** Opdracht **
Wijzig in alle records hieronder "navy blue trousers" overal in "dark blue trousers" en laat de rest ongewijzigd.
===== Bijbehorende records
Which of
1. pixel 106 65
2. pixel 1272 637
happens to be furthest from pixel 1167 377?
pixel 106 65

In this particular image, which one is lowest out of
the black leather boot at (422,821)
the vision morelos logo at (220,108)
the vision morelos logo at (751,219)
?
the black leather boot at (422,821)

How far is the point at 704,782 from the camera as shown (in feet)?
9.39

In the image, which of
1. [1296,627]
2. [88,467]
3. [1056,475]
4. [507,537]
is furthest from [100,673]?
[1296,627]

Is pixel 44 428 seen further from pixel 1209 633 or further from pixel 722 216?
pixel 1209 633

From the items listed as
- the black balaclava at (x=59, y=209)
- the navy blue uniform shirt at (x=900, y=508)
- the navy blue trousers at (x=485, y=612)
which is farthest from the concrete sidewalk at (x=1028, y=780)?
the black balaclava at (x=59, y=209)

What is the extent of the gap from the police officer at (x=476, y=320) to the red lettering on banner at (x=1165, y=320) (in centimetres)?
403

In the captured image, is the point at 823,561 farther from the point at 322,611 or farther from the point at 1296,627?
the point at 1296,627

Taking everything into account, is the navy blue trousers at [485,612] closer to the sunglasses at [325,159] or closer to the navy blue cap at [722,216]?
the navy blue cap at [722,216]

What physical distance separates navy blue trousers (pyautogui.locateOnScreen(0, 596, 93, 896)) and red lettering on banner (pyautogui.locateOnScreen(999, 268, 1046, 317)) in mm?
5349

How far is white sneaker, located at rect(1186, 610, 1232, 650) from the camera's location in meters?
==========
** Oplossing **
Which of
1. pixel 106 65
2. pixel 1272 637
happens to be furthest from pixel 1167 377?
pixel 106 65

In this particular image, which one is lowest out of
the black leather boot at (422,821)
the vision morelos logo at (220,108)
the vision morelos logo at (751,219)
?
the black leather boot at (422,821)

How far is the point at 704,782 from the camera as shown (in feet)?
9.39

In the image, which of
1. [1296,627]
2. [88,467]
3. [1056,475]
4. [507,537]
is furthest from [100,673]?
[1296,627]

Is pixel 44 428 seen further from pixel 1209 633 or further from pixel 722 216?
pixel 1209 633

From the items listed as
- the black balaclava at (x=59, y=209)
- the navy blue uniform shirt at (x=900, y=508)
- the dark blue trousers at (x=485, y=612)
which is farthest from the concrete sidewalk at (x=1028, y=780)?
the black balaclava at (x=59, y=209)

What is the extent of the gap from the police officer at (x=476, y=320) to the red lettering on banner at (x=1165, y=320) (in centimetres)?
403

In the captured image, is the point at 823,561 farther from the point at 322,611 or farther from the point at 1296,627?
the point at 1296,627

Taking everything into account, is the dark blue trousers at [485,612] closer to the sunglasses at [325,159] or closer to the navy blue cap at [722,216]?
the navy blue cap at [722,216]

What physical distance separates dark blue trousers (pyautogui.locateOnScreen(0, 596, 93, 896)) and red lettering on banner (pyautogui.locateOnScreen(999, 268, 1046, 317)) in mm?
5349

How far is white sneaker, located at rect(1186, 610, 1232, 650) from the camera's location in meters?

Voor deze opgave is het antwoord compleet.